(Problems to work on):
1. In the netaddr mailing-list thread, copy the passage from "---------- Forwarded message" to "the branch, etc.".
2. Using the netaddr mailing-list thread, answer yes or no to each statement and quote the words that decide it. (a) DrKJam wants the NetCIDR porting work done on a separate branch rather than on trunk. (b) Duncan McGreggor says adding __add__ support to CIDR objects would make first() and last() lose their meaning. (c) The forwarded message is dated a Wednesday.

CIDR/AddrRange collection object

oubiwann

unread,

Aug 27, 2008, 5:47:11 PM8/27/08

to netaddr

Hey folks,

Here's the thread I mentioned in my last post.

Note that I also opened a ticket for this, and you can see that here:
http://code.google.com/p/netaddr/issues/detail?id=10

d

---------- Forwarded message ----------
From: DrKJam <drk...@gmail.com>
Date: Wed, Aug 27, 2008 at 3:12 PM
Subject: Re: First branch
To: Duncan McGreggor <duncan.m...@gmail.com>

2008/8/27 Duncan McGreggor <duncan.m...@gmail.com>
>
> Hey man,
>
> I'd like to create a branch for adding __add__ support to CIDR
> obejcts. Are you okay with this? I will not touch trunk and will open
> a ticket with a full description of the purpose for the branch, etc.
>
> Hrm. Actually... looking at the code, that would complicate things
> terribly. first() and last() would loose their meaning. I guess there
> really should be another object similar (but better) to what I did in
> NetCDR: we need a collection-of-ranges object.
>
> So I guess I really want to start a branch for adding netaddr.network.* ...
>
> Thoughts?
>
> d

My preference would be to create a new 'namespace' alongside the
existing ones (netaddr.network.* sounds fine) for NetCIDR porting and
have the checkins done directly on the trunk. Merges are ugly at the
best of times and I think it's excessive to have a branch at this
early stage in the project when things are moving so quickly. Things
will probably break more often, but we can also spot and fix them more
quickly and easily too and hopefully move ahead at a better pace.

(Provided material):
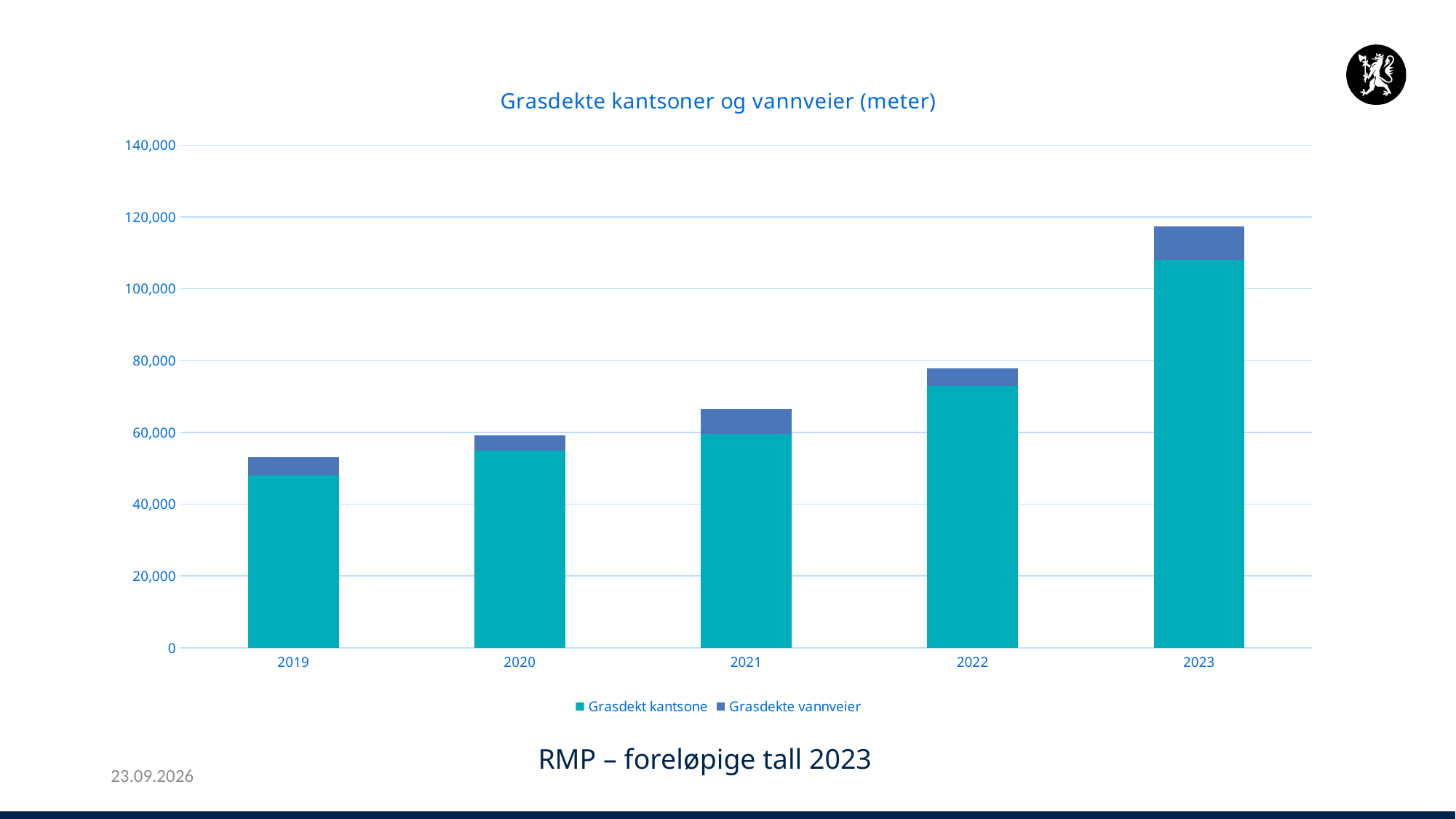
Is the total value for 2019 greater or less than 60,000? less Do the total bar values rise or fall from 2019 to 2023? rise What kind of chart is shown on the slide? stacked bar chart Which year has the highest total bar? 2023 How many series does the legend list? 2 Which year has the lowest total bar? 2019 Which is larger, the total bar for 2021 or the total bar for 2022? 2022 Is the Grasdekt kantsone value for 2023 greater or less than 100,000? greater Is the total value for 2023 greater or less than 100,000? greater How many years are shown on the x axis? 5 What is the title of the chart? Grasdekte kantsoner og vannveier (meter)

(Responses per task):
1.
---------- Forwarded message ----------
From: DrKJam <drk...@gmail.com>
Date: Wed, Aug 27, 2008 at 3:12 PM
Subject: Re: First branch
To: Duncan McGreggor <duncan.m...@gmail.com>

2008/8/27 Duncan McGreggor <duncan.m...@gmail.com>
>
> Hey man,
>
> I'd like to create a branch for adding __add__ support to CIDR
> obejcts. Are you okay with this? I will not touch trunk and will open
> a ticket with a full description of the purpose for the branch, etc.

2.
(a) No: "have the checkins done directly on the trunk"
(b) Yes: "first() and last() would loose their meaning"
(c) Yes: "Wed, Aug 27, 2008 at 3:12 PM"